The letter announcing the changes in stations for the 13
judges bears the signature of the principal judge of the high court, Justice
Eric Ogola, and states that the transfers take effect on the 2nd of October
this year.
Those moving from their current stations include lady
justice Mugure Thande, who now moves from the Constitutional and human rights
division at the Mililani High Court in Nairobi to Malindi High Court.
Justice Thande’s recent judgments have been seen to go
against the government. It is in her court that the case challenging the
implementation of the Finance Act 2023 initially landed. She suspended the
implementation of the contested Finance Act 2023, temporarily stopping the
government in it’s tracks of tax collection and recommended that a three-judge
bench be constituted to hear the case.
Justice Thande had also eight months earlier halted the
government’s plans to import and deal in genetically modified foods by
suspending the cabinet's lifting of a ten-year ban on genetically modified
organisms (GMOs). A three-judge bench later upheld that suspension, locking
GMOs out of Kenya’s menu, for the time being.
Justices Aleem Visram and Hedwig Ong’udi have also been
moved in the transfers, with Justice Visram moving from Mililani’s Civil
Division to the Commercial and Tax Division and Hedwig Ong’udi going to Nakuru
as the Principal Judge there. The two were part of a three-judge bench that
declared the appointment of 50 Chief Administrative Secretaries (CASs)
unconstitutional, thwarting the president’s plans to reward loyalists in
government.
· · · · ·
**EXERCISES**
- A) Retype the part of the passage on the Kenyan judges' transfers starting at "Justice Thande’s recent" and ending at "the time being.".
- B) Write what comes next in the news passage about the transfer of 13 Kenyan high court judges, picking up after its final sentence.

**GIVEN DATA**
· · · · ·
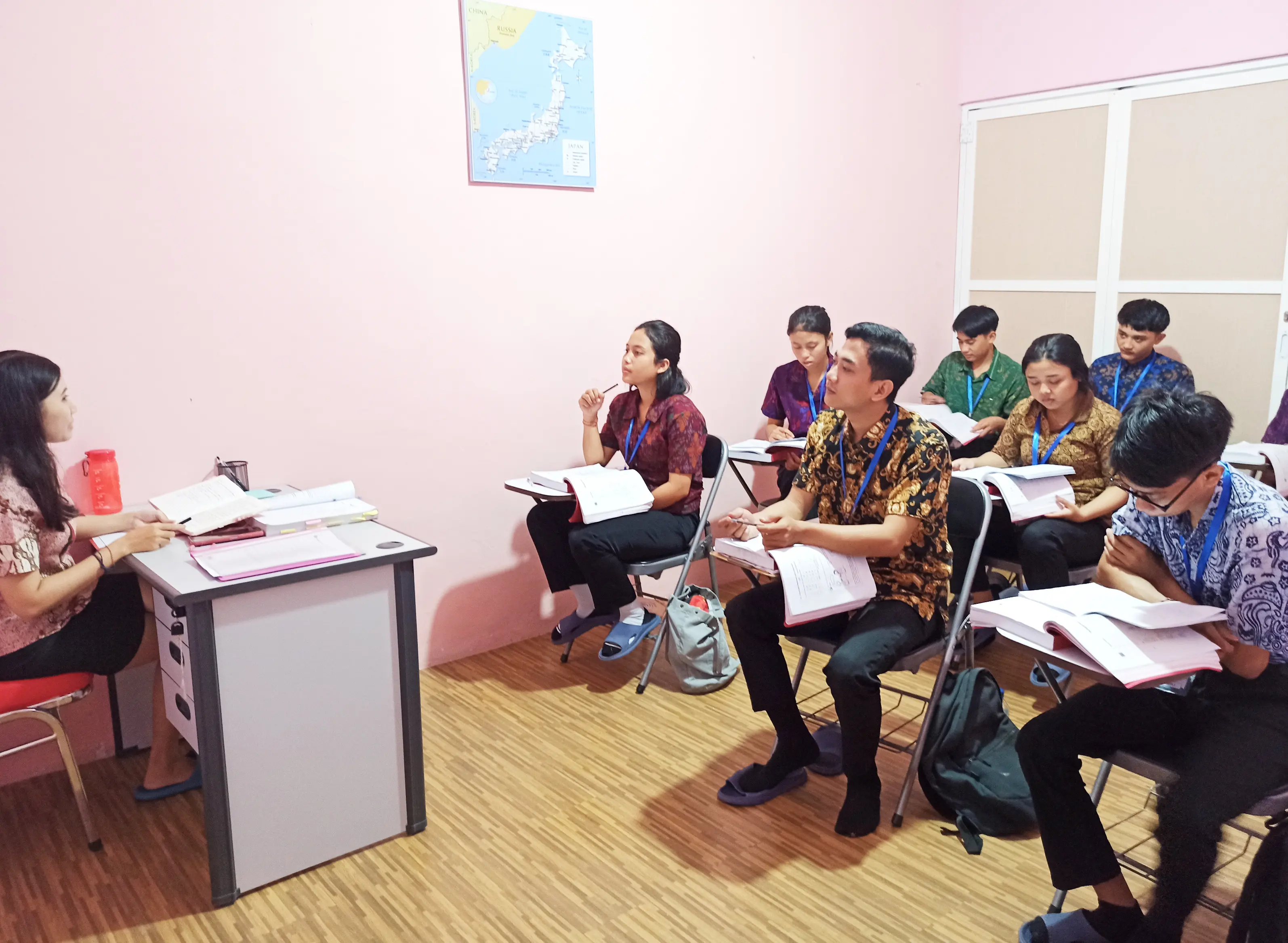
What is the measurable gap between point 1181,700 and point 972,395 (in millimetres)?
2575

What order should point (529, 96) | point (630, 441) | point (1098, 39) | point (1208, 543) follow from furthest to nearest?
point (1098, 39) → point (630, 441) → point (529, 96) → point (1208, 543)

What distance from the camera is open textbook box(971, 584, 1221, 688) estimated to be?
165 centimetres

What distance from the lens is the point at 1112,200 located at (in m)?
4.43

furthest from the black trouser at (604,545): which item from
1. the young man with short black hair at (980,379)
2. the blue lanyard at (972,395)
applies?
the blue lanyard at (972,395)

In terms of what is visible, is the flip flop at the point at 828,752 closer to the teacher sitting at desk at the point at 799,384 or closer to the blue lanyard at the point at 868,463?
the blue lanyard at the point at 868,463

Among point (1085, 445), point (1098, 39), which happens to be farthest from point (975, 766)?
point (1098, 39)

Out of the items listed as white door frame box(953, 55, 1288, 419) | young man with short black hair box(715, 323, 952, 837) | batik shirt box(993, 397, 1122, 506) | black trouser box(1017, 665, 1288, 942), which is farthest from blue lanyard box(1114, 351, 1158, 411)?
black trouser box(1017, 665, 1288, 942)

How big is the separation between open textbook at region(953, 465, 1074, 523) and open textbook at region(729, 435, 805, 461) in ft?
2.14

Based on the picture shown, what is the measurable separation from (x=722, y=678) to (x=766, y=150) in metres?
2.37

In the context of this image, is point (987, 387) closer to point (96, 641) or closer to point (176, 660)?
point (176, 660)

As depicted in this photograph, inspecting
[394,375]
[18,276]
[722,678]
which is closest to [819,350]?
[722,678]

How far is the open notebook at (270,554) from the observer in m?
2.14

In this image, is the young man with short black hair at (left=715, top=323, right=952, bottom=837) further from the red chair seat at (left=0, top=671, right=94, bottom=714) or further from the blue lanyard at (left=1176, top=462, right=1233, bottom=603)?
the red chair seat at (left=0, top=671, right=94, bottom=714)

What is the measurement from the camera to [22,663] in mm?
2252
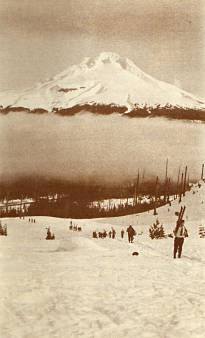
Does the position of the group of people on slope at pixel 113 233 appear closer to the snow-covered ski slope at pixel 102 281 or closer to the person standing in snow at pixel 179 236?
the snow-covered ski slope at pixel 102 281

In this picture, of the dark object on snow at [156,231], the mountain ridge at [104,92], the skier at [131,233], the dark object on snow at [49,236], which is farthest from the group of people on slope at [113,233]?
the mountain ridge at [104,92]

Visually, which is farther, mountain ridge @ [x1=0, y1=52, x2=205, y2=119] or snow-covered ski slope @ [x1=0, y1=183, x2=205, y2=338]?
mountain ridge @ [x1=0, y1=52, x2=205, y2=119]

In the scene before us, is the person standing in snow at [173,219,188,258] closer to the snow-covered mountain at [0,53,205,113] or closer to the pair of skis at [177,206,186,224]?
the pair of skis at [177,206,186,224]

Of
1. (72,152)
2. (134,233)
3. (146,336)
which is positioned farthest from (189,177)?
(146,336)

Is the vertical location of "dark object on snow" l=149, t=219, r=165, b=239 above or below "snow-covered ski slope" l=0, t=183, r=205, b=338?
above

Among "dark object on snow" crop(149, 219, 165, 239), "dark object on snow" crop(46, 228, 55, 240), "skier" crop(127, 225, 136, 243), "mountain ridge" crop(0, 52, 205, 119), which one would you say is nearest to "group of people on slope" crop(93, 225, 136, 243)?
"skier" crop(127, 225, 136, 243)

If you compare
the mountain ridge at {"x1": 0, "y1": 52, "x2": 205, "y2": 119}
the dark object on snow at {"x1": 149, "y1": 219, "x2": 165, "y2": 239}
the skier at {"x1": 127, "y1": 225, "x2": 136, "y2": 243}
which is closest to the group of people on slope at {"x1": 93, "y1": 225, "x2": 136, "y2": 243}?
the skier at {"x1": 127, "y1": 225, "x2": 136, "y2": 243}

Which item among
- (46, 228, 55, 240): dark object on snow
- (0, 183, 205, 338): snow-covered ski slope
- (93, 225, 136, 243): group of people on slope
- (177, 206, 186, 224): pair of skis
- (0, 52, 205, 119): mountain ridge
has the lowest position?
(0, 183, 205, 338): snow-covered ski slope
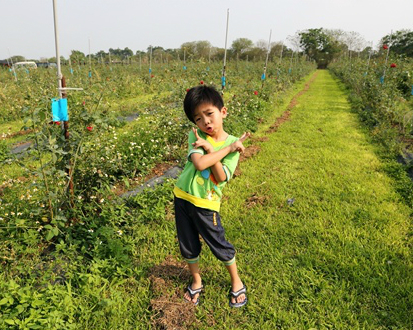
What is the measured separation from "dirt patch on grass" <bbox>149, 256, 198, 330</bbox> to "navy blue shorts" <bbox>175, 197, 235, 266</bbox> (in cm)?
35

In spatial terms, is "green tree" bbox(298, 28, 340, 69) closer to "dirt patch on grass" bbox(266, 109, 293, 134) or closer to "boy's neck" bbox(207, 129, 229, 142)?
"dirt patch on grass" bbox(266, 109, 293, 134)

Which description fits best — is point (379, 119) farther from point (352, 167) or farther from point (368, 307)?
point (368, 307)

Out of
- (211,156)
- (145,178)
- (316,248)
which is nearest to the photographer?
(211,156)

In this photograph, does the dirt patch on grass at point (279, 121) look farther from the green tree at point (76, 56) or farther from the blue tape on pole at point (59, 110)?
the green tree at point (76, 56)

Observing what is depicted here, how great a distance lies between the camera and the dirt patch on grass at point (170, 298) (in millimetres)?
1862

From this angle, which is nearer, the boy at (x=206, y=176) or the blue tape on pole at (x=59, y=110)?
the boy at (x=206, y=176)

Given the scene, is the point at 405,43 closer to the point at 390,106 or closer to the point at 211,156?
the point at 390,106

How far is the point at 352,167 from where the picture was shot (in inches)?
176

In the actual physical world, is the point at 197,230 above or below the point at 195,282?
above

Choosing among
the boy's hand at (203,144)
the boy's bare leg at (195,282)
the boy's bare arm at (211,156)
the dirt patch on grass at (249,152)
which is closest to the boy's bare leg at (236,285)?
the boy's bare leg at (195,282)

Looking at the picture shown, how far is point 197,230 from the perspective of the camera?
1.91 m

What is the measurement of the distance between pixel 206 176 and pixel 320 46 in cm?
6889

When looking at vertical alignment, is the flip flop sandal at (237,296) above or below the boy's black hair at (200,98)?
below

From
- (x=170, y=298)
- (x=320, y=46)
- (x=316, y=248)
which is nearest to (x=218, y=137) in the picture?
(x=170, y=298)
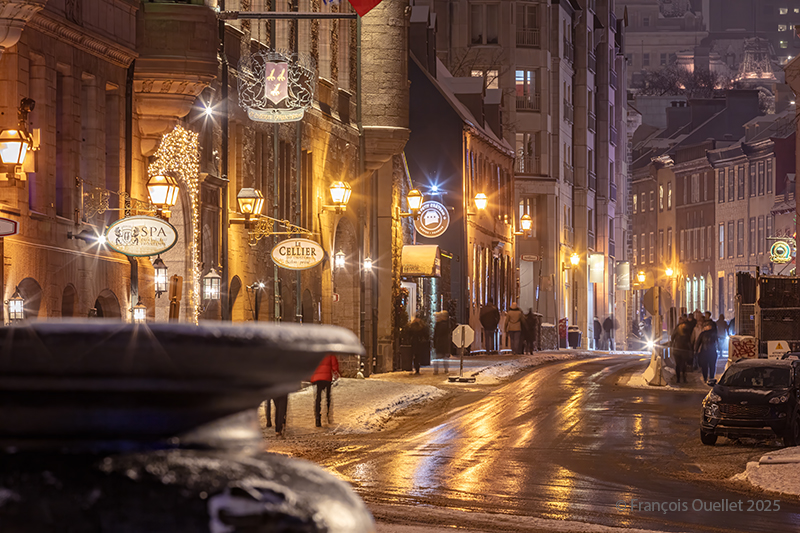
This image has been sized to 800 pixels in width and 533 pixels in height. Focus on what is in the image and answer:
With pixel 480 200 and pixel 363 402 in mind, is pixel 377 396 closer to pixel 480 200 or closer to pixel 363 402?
pixel 363 402

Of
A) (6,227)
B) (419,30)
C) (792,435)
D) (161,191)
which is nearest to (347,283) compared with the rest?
(419,30)

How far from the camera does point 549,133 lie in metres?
67.7

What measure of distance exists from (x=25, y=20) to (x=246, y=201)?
9.09 m

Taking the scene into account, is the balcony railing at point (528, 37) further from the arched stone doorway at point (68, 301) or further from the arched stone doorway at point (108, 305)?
the arched stone doorway at point (68, 301)

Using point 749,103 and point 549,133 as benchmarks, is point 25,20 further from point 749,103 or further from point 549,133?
point 749,103

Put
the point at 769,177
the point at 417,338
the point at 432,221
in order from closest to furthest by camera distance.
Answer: the point at 417,338, the point at 432,221, the point at 769,177

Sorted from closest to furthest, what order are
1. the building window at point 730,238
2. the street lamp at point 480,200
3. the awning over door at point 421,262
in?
the awning over door at point 421,262 < the street lamp at point 480,200 < the building window at point 730,238

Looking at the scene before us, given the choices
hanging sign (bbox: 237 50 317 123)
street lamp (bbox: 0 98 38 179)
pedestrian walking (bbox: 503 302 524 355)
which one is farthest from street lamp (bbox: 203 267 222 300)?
pedestrian walking (bbox: 503 302 524 355)

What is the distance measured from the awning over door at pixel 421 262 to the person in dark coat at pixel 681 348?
8578mm

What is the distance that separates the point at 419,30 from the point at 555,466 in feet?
109

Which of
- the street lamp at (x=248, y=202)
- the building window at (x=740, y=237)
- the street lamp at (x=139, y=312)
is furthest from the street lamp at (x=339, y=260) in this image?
the building window at (x=740, y=237)

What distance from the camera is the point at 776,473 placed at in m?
15.7

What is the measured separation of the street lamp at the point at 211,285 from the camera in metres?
23.7

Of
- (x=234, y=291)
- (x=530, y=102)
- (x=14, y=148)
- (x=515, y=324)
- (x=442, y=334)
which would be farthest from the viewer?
(x=530, y=102)
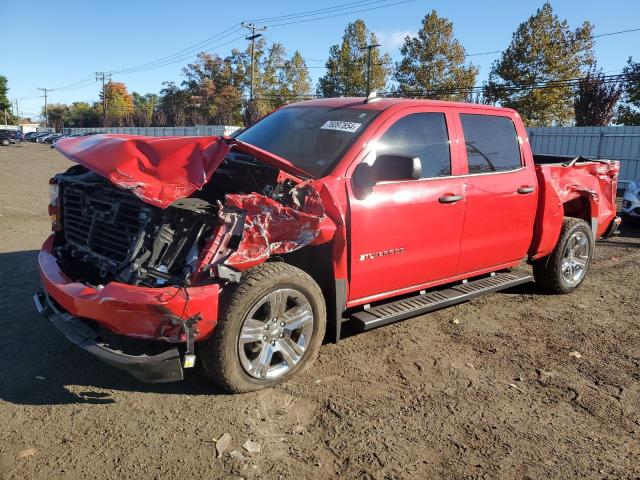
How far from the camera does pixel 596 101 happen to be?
29641 millimetres

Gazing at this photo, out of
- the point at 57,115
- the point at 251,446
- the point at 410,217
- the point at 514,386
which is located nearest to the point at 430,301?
the point at 410,217

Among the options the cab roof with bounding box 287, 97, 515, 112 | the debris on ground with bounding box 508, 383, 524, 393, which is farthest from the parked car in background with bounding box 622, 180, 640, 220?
the debris on ground with bounding box 508, 383, 524, 393

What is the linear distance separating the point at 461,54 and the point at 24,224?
1591 inches

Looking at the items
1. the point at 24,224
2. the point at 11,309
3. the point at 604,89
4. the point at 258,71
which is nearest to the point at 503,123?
the point at 11,309

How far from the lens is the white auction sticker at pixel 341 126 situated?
4.02 m

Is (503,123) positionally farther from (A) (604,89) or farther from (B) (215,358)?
(A) (604,89)

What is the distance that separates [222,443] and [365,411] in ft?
3.05

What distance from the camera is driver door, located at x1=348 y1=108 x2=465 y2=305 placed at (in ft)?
12.4

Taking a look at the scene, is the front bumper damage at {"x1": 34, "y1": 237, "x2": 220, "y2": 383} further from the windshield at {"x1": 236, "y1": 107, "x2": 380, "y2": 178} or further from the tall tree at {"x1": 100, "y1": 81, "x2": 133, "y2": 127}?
the tall tree at {"x1": 100, "y1": 81, "x2": 133, "y2": 127}

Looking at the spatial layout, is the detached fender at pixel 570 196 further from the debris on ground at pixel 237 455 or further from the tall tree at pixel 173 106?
the tall tree at pixel 173 106

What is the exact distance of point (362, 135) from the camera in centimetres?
390

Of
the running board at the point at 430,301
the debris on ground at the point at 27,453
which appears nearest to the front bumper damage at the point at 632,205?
the running board at the point at 430,301

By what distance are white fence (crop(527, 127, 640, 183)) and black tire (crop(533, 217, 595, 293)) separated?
15.0m

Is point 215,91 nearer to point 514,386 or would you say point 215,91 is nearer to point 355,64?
point 355,64
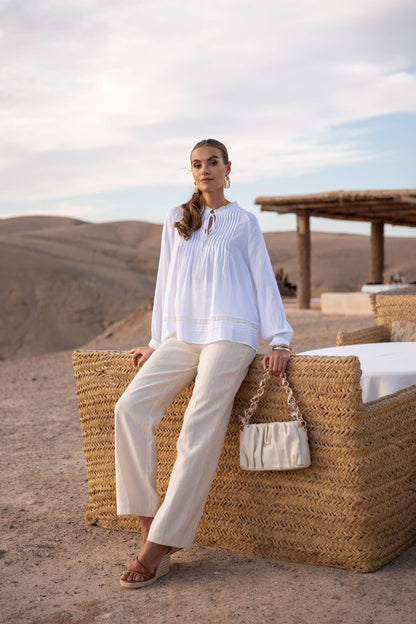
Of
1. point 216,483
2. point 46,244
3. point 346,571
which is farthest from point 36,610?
point 46,244

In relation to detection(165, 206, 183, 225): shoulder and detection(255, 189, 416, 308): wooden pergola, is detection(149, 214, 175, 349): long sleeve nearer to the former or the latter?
detection(165, 206, 183, 225): shoulder

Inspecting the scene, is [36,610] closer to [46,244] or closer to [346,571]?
[346,571]

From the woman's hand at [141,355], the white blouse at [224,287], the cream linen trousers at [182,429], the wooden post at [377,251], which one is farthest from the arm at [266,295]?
the wooden post at [377,251]

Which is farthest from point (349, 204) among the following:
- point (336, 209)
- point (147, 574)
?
point (147, 574)

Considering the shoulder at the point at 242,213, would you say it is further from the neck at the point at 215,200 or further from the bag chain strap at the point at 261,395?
the bag chain strap at the point at 261,395

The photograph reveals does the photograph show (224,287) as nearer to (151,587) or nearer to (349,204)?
(151,587)

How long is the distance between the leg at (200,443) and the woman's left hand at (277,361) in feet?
0.33

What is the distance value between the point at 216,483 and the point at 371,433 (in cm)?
67

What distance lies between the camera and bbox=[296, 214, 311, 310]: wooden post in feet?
48.7

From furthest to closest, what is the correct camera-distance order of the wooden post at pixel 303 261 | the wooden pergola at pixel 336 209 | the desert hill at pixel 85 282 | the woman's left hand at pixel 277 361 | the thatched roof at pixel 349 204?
the desert hill at pixel 85 282
the wooden post at pixel 303 261
the wooden pergola at pixel 336 209
the thatched roof at pixel 349 204
the woman's left hand at pixel 277 361

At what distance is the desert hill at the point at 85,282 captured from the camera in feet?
77.5

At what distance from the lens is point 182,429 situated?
268 centimetres

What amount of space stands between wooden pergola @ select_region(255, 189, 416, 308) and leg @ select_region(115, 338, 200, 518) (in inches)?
416

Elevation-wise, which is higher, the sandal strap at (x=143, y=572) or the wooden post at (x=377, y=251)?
the wooden post at (x=377, y=251)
· · · · ·
**OUTPUTS BY TASK**
- A)
Justice Thande’s recent judgments have been seen to go
against the government. It is in her court that the case challenging the
implementation of the Finance Act 2023 initially landed. She suspended the
implementation of the contested Finance Act 2023, temporarily stopping the
government in it’s tracks of tax collection and recommended that a three-judge
bench be constituted to hear the case.
Justice Thande had also eight months earlier halted the
government’s plans to import and deal in genetically modified foods by
suspending the cabinet's lifting of a ten-year ban on genetically modified
organisms (GMOs). A three-judge bench later upheld that suspension, locking
GMOs out of Kenya’s menu, for the time being.

- B)
Justice David Majanja currently leading the three-judge
bench hearing the cases challenging the implementation of the Finance Act 2023
will now serve at the Milimani high court’s civil division from the current
Commercial and Tax division he is serving.
Another notable transfer is that of Justice Diana Kavedza
who was recently promoted to a high court judge from a magistrate who was
heading the Kahawa court.
The judge has been transferred from the Milimani Law Court
criminal division to Kibra and Kahawa courts. Kavedza handled the murder case
of the Eastleigh-based officer Ahmed Rashid who was charged with murder.
Others moved in the Judiciary’s transfers are Chacha Mwita,
Hillary Chemitei, Maureen Odero, Florence Muchemi, Patricia Gichohi, Teresa
Odera, Peter Mulwa. Lilian Mutende has been appointed as the CSO chair.
The transfers come at the same time as the appointment of
some 70 resident magistrates by the Judicial Service Commission. The 70
magistrates’ appointment is expected to aid in expediting the hearing and
determination of cases and the reduction of the backlog of cases.